If the database is empty, the migrations may not have run on first start. You can apply them manually:

```powershell
# Connect to postgres and run migrations in order
docker exec -i stonks-oracle-postgres-1 psql -U stonks -d stonks < infra/migrations/001_initial_schema.sql
docker exec -i stonks-oracle-postgres-1 psql -U stonks -d stonks < infra/migrations/002_documents_and_intelligence.sql
# ... repeat for all 030 migration files
```

Or run them all at once:

```powershell
Get-ChildItem infra\migrations\*.sql | Sort-Object Name | ForEach-Object {
    Write-Host "Applying $($_.Name)..."
    Get-Content $_.FullName | docker exec -i stonks-oracle-postgres-1 psql -U stonks -d stonks
}
```

### Frontend can't reach the API

When running the frontend with `npm run dev`, Vite proxies `/api/` requests.
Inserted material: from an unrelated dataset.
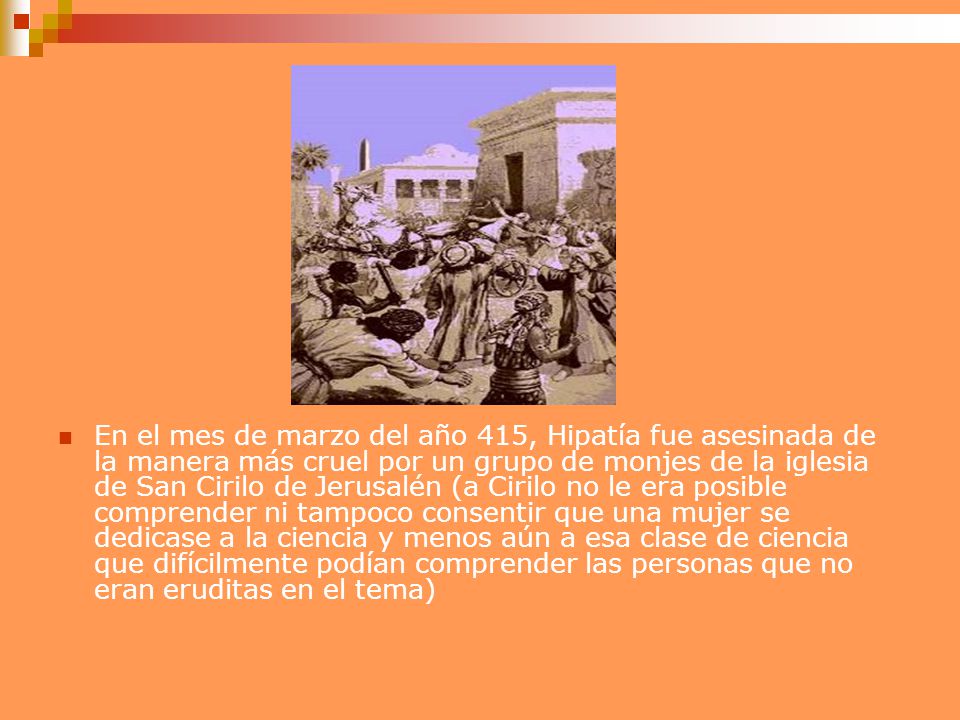 En el mes de marzo del año 415, Hipatía fue asesinada de la manera más cruel por un grupo de monjes de la iglesia de San Cirilo de Jerusalén (a Cirilo no le era posible comprender ni tampoco consentir que una mujer se dedicase a la ciencia y menos aún a esa clase de ciencia que difícilmente podían comprender las personas que no eran eruditas en el tema)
Make sure the Query API is running on port 8000. If using different ports, set the Vite env vars:

```powershell
set VITE_QUERY_API_URL=http://localhost:8000
set VITE_SYMBOL_REGISTRY_URL=http://localhost:8001
set VITE_RISK_ENGINE_URL=http://localhost:8002
npm run dev
```

### WSL 2 memory issues

Docker Desktop on WSL 2 can consume a lot of memory. Create or edit `%USERPROFILE%\.wslconfig`:

```ini
[wsl2]
memory=8GB
processors=4
```

Then restart WSL: `wsl --shutdown` from PowerShell.

---

## Stopping Everything

```powershell
# Stop infrastructure
docker compose down

# Stop infrastructure AND delete all data (fresh start)
docker compose down -v
```

The `-v` flag removes the named volumes (database data, MinIO objects, Ollama models). Omit it to preserve data between restarts.